**PASSAGE**
## BEGIN
NIGERIA – The Lagos Chamber of Commerce and Industry (LCCI) has faulted the federal government’s policy on wheat, saying heavy import tariff on the commodity are adversely affecting millers in the country.

In 2012, the Government of Nigeria introduced a 15% levy on wheat grain imports resulting in an increase of the effective duty from 5% to 20%.

Additionally, the federal government also introduced a 65% levy on wheat flour imports to increase the effective duty from 35% to 100% which has since the resulted into an increase in prices of wheat flour and bread have by about 20%.

The LCCI has cautioned on the hefty import tariffs projecting them to have an adverse impact on wheat trade between Nigeria and the United States.

LCCI said that the heavy tariff imposition was being transferred to the final consumers wheat and wheat related products in the form of high prices.

However, despite the higher levy charged, Nigeria’s wheat imports have continued to grow, from 4,140,000 tonnes since August 2012 imports to 5,400,000 tonnes representing a 30.4% increase, according to according to USDA figures.
## END
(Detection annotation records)
## BEGIN
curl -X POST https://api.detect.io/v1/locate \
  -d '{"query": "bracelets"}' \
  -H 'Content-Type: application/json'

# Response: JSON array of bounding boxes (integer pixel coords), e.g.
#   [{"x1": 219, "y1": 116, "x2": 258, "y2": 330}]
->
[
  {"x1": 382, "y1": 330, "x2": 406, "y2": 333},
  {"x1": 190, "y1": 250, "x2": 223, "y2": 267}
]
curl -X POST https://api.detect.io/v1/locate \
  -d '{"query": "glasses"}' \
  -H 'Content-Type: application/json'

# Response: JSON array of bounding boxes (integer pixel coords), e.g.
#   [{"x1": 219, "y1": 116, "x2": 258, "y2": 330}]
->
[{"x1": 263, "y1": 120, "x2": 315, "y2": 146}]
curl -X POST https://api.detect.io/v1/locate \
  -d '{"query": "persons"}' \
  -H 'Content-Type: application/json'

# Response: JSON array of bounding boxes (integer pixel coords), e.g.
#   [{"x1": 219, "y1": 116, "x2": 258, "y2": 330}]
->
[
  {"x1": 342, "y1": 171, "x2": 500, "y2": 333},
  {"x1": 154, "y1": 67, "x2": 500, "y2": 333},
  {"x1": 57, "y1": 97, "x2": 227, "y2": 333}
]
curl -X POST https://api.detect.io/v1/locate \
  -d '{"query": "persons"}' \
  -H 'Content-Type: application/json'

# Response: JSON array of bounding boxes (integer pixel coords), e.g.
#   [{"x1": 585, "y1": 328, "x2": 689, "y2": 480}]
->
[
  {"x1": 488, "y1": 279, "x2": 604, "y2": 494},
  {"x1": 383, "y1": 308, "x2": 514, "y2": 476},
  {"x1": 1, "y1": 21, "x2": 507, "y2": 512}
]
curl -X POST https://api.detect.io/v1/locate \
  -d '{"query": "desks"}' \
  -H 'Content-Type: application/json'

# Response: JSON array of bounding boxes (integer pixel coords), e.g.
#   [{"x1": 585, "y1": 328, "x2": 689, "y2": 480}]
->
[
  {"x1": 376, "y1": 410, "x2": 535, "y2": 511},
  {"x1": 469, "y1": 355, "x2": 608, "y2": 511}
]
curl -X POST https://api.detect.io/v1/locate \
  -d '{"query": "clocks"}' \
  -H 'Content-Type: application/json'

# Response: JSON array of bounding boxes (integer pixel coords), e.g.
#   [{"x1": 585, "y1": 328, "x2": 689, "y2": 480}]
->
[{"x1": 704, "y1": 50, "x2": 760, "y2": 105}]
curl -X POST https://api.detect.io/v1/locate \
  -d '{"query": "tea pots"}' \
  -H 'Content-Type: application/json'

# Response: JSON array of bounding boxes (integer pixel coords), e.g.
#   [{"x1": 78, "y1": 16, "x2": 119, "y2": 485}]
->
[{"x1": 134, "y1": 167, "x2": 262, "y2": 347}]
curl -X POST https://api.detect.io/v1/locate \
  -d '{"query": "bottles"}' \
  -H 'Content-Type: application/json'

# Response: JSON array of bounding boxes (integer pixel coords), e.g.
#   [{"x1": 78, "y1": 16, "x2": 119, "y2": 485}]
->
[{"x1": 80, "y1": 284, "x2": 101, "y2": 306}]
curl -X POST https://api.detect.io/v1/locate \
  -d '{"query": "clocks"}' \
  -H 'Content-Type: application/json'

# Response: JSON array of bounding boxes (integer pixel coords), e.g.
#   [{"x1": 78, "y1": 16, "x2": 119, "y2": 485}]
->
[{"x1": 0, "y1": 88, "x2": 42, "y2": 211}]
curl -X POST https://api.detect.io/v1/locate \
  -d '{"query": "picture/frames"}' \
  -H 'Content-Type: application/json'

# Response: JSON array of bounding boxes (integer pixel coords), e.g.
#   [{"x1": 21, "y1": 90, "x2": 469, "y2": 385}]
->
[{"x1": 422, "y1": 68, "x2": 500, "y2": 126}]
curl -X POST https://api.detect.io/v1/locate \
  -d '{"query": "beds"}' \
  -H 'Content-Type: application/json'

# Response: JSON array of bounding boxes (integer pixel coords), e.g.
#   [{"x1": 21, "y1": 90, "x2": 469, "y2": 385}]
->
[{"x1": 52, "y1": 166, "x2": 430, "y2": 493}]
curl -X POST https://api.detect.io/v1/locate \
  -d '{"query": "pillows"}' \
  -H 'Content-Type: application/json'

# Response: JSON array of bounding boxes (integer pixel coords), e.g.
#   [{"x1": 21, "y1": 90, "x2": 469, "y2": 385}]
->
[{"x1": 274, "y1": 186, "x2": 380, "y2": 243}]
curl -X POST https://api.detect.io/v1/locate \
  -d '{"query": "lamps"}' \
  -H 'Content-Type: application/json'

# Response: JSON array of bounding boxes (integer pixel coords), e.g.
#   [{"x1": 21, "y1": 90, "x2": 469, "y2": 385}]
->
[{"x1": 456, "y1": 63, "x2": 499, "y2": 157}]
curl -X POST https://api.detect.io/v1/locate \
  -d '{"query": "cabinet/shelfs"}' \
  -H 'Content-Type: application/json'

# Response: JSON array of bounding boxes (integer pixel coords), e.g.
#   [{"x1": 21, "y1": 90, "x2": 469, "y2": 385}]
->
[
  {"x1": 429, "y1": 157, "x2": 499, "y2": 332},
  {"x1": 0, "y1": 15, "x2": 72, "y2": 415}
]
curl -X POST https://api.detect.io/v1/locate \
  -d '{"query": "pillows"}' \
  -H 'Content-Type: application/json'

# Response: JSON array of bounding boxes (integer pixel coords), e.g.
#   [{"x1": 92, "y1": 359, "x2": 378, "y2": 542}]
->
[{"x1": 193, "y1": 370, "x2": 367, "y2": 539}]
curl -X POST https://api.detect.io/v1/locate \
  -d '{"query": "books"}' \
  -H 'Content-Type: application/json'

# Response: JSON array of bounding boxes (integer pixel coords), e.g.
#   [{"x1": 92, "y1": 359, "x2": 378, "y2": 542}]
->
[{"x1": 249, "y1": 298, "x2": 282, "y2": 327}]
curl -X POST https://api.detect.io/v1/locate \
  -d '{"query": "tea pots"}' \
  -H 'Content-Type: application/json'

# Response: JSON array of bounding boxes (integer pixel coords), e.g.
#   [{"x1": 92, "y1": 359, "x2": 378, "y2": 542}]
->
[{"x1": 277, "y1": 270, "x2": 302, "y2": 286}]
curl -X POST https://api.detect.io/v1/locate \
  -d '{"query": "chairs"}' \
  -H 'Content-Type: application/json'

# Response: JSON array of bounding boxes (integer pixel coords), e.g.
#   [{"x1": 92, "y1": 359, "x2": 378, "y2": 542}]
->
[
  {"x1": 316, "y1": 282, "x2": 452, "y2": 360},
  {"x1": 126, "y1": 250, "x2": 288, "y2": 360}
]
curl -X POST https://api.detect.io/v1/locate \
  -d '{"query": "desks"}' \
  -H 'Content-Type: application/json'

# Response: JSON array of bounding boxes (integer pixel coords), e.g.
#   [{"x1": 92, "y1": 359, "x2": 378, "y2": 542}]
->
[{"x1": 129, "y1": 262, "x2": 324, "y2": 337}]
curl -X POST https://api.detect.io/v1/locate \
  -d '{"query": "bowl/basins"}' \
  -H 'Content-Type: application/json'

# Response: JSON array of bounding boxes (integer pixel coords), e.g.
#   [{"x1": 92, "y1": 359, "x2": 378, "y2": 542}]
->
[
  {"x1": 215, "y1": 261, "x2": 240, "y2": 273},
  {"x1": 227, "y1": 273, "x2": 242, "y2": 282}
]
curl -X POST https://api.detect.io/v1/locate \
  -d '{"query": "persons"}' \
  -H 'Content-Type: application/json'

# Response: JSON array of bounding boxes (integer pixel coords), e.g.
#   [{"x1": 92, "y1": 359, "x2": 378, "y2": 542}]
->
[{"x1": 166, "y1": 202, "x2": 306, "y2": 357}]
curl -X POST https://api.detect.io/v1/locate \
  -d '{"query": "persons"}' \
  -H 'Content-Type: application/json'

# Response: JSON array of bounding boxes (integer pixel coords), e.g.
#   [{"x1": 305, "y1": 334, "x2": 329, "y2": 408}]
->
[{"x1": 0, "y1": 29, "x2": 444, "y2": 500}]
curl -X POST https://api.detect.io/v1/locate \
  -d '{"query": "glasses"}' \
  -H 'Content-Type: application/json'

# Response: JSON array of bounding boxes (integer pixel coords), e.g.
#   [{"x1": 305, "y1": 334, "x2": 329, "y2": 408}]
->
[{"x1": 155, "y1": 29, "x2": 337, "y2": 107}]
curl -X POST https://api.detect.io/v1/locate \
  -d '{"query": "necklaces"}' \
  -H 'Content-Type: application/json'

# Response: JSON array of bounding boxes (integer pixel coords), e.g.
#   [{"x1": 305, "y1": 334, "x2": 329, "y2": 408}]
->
## END
**REQUIRED TASKS**
- 1) In the article on Nigeria's wheat tariffs, what levy did the Government of Nigeria introduce on wheat grain imports in 2012?
- 2) From the article on Nigeria's wheat tariffs, copy the part that opens with the words containing "Additionally, the federal" and closes with "to USDA figures.".

**TASK-BY-TASK SOLUTIONS**
- 1) A 15% levy.

- 2)
Additionally, the federal government also introduced a 65% levy on wheat flour imports to increase the effective duty from 35% to 100% which has since the resulted into an increase in prices of wheat flour and bread have by about 20%.

The LCCI has cautioned on the hefty import tariffs projecting them to have an adverse impact on wheat trade between Nigeria and the United States.

LCCI said that the heavy tariff imposition was being transferred to the final consumers wheat and wheat related products in the form of high prices.

However, despite the higher levy charged, Nigeria’s wheat imports have continued to grow, from 4,140,000 tonnes since August 2012 imports to 5,400,000 tonnes representing a 30.4% increase, according to according to USDA figures.